◆ TEXTO PROPORCIONADO:
:::::

Encuentra su fe el filósofo en el progreso, entre la guerra y la depresión. Para el cronista, la salvación proviene de la multiplicación inesperada de los capítulos de la novela que protagoniza. Es en la recaída, o en la voluntad de algunos autores de recomponerse, donde confluyen Miguel Briante (General Belgrano, 19441995) y Edgardo Cozarinsky (Buenos Aires, 1939). Atormentados por el contratiempo, acechados por la inutilidad de sus esfuerzos, hallan en la escritura fuerzas para continuar.
No concibo mejor metáfora para nuestro perpetuo presente de ajenas liberaciones y voluntarios encierros que el ineludible bucle en que incurre la prosa de estos dos creadores latinoamericanos. Cuanto más inevitable nos parece el porvenir, más soñamos con un futuro que podamos eludir. Decididos a jugar con el continuo espaciotemporal, Cozarinsky y Briante escriben para enfrentarse al agotamiento masivo del crónico silenciamiento.

Hombre en la orilla
Se regocija el interlocutor de estos tres cuentos y una nouvelle en el arte de contar, aunque el desenlace llega inadvertido, después de que las tensiones apenas se hayan empezado a liberar: «La Inglesa dijo que habrá que matar a los perros, pero no sé. A la noche da lástima oírlos ladrar así, como si lloraran». Quedan los argumentos varados, son apenas peones de la narración, destinos predeterminados por el abrupto final de la autodeterminación que desemboca en un libro.
El héroe de «Habrá que matar a los perros» reflexiona sobre su propio aislamiento, a base de cuestionar conocimientos que presuponía intocables. A su vez, el protagonísta de la fábula «Hombre en la orilla» alberga heréticas consideraciones, anhela el desorden, la libertad (el desorden de la libertad), cuando afirma: «Todavía está ahí, como si el río se fuera a quedar quieto. Y la verdá es que recién empieza, no más». Su único bálsamo es imaginarse en el vergel de la crónica, a merced del sedicioso afán de referir: «De a ratos me olvidaba de la lluvia y el viento y todo eso. Pero afuera seguían los mismos ruidos».
Es la de Briante una escritura inmediata, a base de fragmentos de una existencia tan consciente de sí misma que cuestiona nuestras profundidades no examinadas, nuestras extensas superficialidades. Un antirromanticismo prolijamente documentado se hace evidente en cada entrega de la escasa producción del novelista de Kincón (1975). En su sucinto volumen de relatos Hombre en la orilla (1968), se parodian las formas en que el constructo literario deglute obras que reducen la experiencia a unas cuantas peripecias esenciales, al tiempo que examina las derivas del autocontrol.

:::::

◆ DATOS PROPORCIONADOS:
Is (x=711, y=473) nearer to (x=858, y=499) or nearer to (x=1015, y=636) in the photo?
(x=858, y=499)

:::::

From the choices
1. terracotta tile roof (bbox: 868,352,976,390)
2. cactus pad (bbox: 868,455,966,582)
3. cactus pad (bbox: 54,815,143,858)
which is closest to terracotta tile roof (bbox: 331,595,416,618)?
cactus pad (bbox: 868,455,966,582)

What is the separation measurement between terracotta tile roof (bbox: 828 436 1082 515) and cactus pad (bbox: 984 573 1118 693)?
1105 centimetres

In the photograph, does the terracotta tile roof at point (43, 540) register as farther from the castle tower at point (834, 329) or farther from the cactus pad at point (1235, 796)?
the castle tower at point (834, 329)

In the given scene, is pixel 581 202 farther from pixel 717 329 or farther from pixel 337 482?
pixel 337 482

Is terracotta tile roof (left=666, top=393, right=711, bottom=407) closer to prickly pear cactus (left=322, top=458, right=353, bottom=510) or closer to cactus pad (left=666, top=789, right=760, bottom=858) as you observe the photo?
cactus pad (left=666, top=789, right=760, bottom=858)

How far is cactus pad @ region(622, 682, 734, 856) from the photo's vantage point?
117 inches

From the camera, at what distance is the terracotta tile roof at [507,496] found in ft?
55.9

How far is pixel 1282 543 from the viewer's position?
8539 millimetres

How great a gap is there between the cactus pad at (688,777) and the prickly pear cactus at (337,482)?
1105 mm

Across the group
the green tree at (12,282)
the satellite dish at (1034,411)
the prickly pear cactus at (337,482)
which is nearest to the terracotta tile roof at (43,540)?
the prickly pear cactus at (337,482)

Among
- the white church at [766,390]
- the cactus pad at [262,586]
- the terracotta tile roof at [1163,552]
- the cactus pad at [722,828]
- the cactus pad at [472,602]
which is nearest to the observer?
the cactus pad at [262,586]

:::::

◆ LA CONSIGNA: Transcribe de la reseña sobre Briante y Cozarinsky el pasaje que va de «Es la de Briante» a «derivas del autocontrol.».

◆ RESULTADO DEL EJERCICIO:
Es la de Briante una escritura inmediata, a base de fragmentos de una existencia tan consciente de sí misma que cuestiona nuestras profundidades no examinadas, nuestras extensas superficialidades. Un antirromanticismo prolijamente documentado se hace evidente en cada entrega de la escasa producción del novelista de Kincón (1975). En su sucinto volumen de relatos Hombre en la orilla (1968), se parodian las formas en que el constructo literario deglute obras que reducen la experiencia a unas cuantas peripecias esenciales, al tiempo que examina las derivas del autocontrol.